Ritual was Pick's way into Judaism, some of it bound up with sorrow and some of it light-hearted. For instance, she fasted for Yom Kippur and took her father to synagogue on the anniversary of her grandfather's death, but also had the fun of getting ready for a Purim costume party. She was surprised to find that in some ways her habits had already presaged her Jewish commitment: she and her fiancé had a '24 Hours Unplugged' ritual every Friday that neatly equated with Shabbat. 'Judaism used to be invisible to me. Now it's everywhere.'
At this point, though, Pick was still in an awkward middle ground between Judaism and Christianity, so when December came around she lit a menorah in preparation for Hanukkah but also went to Midnight Mass with her family on Christmas Eve. She also had trouble knowing whether to use a chuppah at their wedding ceremony; they eventually decided against it, but did a glass breaking at the reception. By the time Pick passed the JIC test, policy had changed enough to allow rabbis to appeal to a board for particular individuals.
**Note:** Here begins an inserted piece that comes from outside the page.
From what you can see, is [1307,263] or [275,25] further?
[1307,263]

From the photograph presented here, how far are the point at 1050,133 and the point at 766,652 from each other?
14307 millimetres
She was allowed to convert without her fiancé, and the occasion was sealed with a baptism of sorts at the mikvah, a ritual pool where women bathe every month after menstruation.
If I have one criticism of this engrossing memoir, it's that Pick is perhaps too inclusive. There are so many things going on here: depression, her family's Holocaust history, her conversion struggle, the temptation to cheat on her fiancé, wedding planning, career struggles, moving to Toronto, her relationship with her father, adjusting to marriage, and then pregnancy and motherhood following soon after – leading full circle to a time of postpartum depression. With all these issues to explore, Pick doesn't need to mention some more minor details, such as being tested for the BRCA gene because it's common among Ashkenazi Jews.
That said, this book is exactly what you want from a memoir: it vividly depicts a time of tremendous change (so much happens in less than two years), after which the subject is still somehow the same person, or perhaps more herself than ever. Pick puts it this way: 'I am not fixed or healed, but I am different, as though a part of me that had always existed as an outline has now been fully coloured in. I am a mother, and a Jew, which is to say the me who has suffered in the past is now a new me entirely.' I would recommend this to anyone who enjoys memoirs, especially ones that incorporate family history and faith struggles.
Further reading suggestion: The Marrying of Chani Kaufman by Eve Harris is an intriguing fictional peek into Orthodox Judaism, while The Butterfly Mosque: A Young Woman's Journey to Love and Islam by G Willow Wilson is an alternative conversion memoir.